Here’s a sample of the lyrics:

“One pill makes you larger, and one pill makes you small
And the ones that mother gives you, don’t do anything at all
Blah blah blah….
When logic and proportion have fallen sloppy dead
And the white knight is talking backwards
And the red queen’s off with her head
Remember what the dormouse said
Feed your head, feed your head.”

Or am I missing something about cruising? That it’s where you go to get off your head.

DC Thomson launch shows the faith

There’s always been something different about DC Thomson, the family-owned publisher HQed in Dundee and pumping out titles as eclectic as Beano, The People’s Friend, My Weekly, Let’s Knit, Veggie and the Dundee Courier. Fashionably unfashionable, you might say, defiantly non-metropolitan.

Now it’s taken that contrarian stance a step further with the launch last week of a new print title, women’s mag Platinum, targeting a circulation of 250,000.

This, we should note, comes at a time that other titles in the women’s market — Marie Claire, Glamour, InStyle and Look, to name a few — are closing or reducing their print efforts.

But then Platinum is fair and square in one of the few solid sectors of the market, readers (especially women) 55-plus. I saw this with my own eyes a few weeks ago, when a woman in the newsagent queue ahead of me stuffed a clutch of five to six titles into her shopping bag.

It seems to me sometimes, especially viewed from the London bubble, that this is a market too often underplayed. These readers, we can assume, include those in the market for granny pants and cruises, and many of them have decent levels of disposable income.

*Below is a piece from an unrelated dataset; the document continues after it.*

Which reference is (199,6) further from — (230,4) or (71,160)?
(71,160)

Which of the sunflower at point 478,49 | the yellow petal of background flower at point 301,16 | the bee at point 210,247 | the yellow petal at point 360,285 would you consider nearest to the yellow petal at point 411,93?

I can’t comment on the editorial — just not my area — but I can on the ads. And while I might have expected a launch issue to pull in a few more, brands like Pantene Grey, Olay Regenerist, Farrow and Ball, Dove Pro Age, Tesco and Viking Cruises, clearly think there is life in this market.

As does Thomson, and it’s good to see such a visible demonstration of the faith, not just in magazine brands, but specifically in print.